> SELECTED EXCERPT

Nearing the end of Aliya Whiteley’s The Arrival of Missives, we think we’ve learned that it’s the second kind of time travel story: a story about a future attempting to change the past to change itself. Though here there are no travelers at all. All that is sent back are messages, the titular missives. Only information. The future is spamming the past with propaganda, hoping that of all the people who receive it, at least a few will be receptive, will be radicalized, driven to action.

Imagine reaching the point where there are no further allies to find, and so, in desperation, you write a message and place it within a bottle and throw it into the ocean. You hope and pray it will reach somebody who will feel the same as you, and who will find a way to aid you across that great expanse of ocean. That maybe they will save you. You pour all your persuasion into that message, and you cast it adrift; you have no inkling as to what kind of person might find it. You can only hope that it is picked up by somebody who shares your beliefs. Perhaps, if you send many such messages, some will wash up on fertile soil.

It matters that these communications are missives. They are entirely static and unidirectional. There is no access to consequences, no adaptation, no movement. The future is not listening, only speaking.

> EXERCISE TASKS
[1] Gather every line in the entries that contains the word "position"; case counts.
[2] Extend the passage on Aliya Whiteley's The Arrival of Missives, picking up right after its final sentence.
The passage on The Arrival of Missives and the entries below are unrelated material.

> INPUT DATA
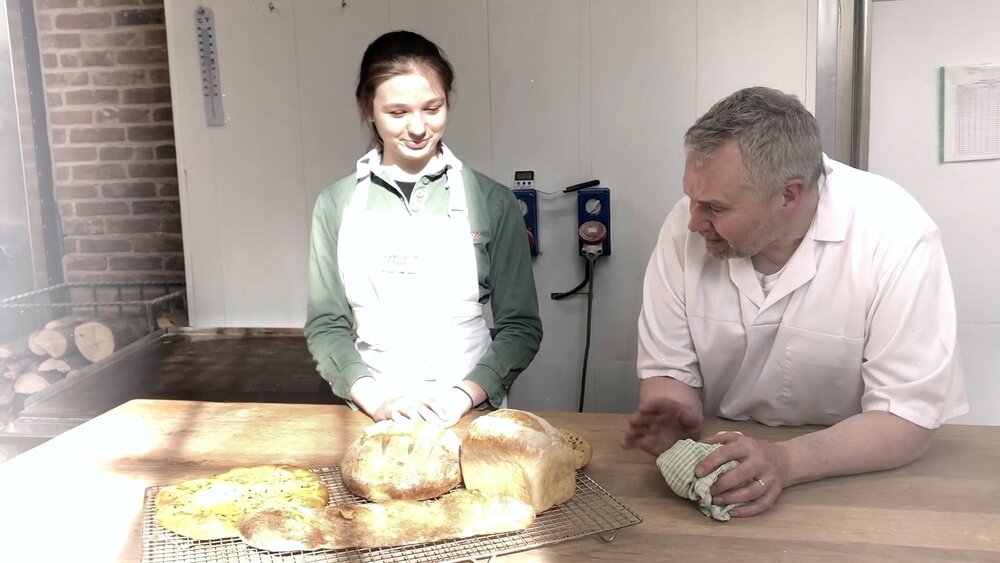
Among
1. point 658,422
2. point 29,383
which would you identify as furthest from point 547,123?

--

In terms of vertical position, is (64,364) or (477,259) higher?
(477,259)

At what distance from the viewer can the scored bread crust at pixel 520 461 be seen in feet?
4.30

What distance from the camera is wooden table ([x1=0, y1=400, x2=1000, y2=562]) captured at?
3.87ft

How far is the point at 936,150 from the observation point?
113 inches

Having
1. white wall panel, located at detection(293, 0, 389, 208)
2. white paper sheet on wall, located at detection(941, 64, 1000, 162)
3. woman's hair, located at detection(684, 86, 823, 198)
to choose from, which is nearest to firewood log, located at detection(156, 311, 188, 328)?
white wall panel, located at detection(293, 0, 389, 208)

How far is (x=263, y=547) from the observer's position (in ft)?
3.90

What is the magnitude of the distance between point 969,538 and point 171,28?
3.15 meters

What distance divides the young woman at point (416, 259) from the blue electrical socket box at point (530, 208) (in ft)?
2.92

> REPLIES
[1]
In terms of vertical position, is (64,364) or (477,259) higher?
How far is (x=263, y=547) from the observer's position (in ft)?

[2]
As Jonathan’s review covers in detail, Missives is written from the point of view of a young English woman, Shirley Fearn, who has a crush on the new local schoolmaster, Mr. Tiller. The story is set in early 1920, during which Shirley gradually learns that Tiller is an agent of a distant future that is attempting to change her present in a very personal way. Shirley is not the object of Tiller’s machinations, but his instrument: he wants to ensure that a particular young couple in her village don’t marry, so as to render their line of descent nonexistent. Sort of like Terminator, if the Terminator didn’t attack John or Sarah Connor, but instead sabotaged Sarah’s grandfather’s marriage before they had children. Tiller attempts to use Shirley to break up that marriage before it happens, escalating to violence as his original plan fails.

Tiller was recruited during the war; as a soldier and near death, he encounters the missive as a rock-like object that embeds itself in his body, in what would have otherwise have been a fatal wound. It preserves his life and lets him experience the future’s propaganda as visions when he touches it. When we meet him, he’s a true believer, completely committed to bringing about the future that the future demands of him. His error is in bringing Shirley into his confidence, in attempting to recruit her by allowing her to receive the missive as well. Afterwards, Shirley reflects on Tiller:

He is not mad. He is brave, and determined. He is utterly mistaken in his loyalty. He has taken the vision as undisputed knowledge rather than a point of view. He does not see that this future is not his fight.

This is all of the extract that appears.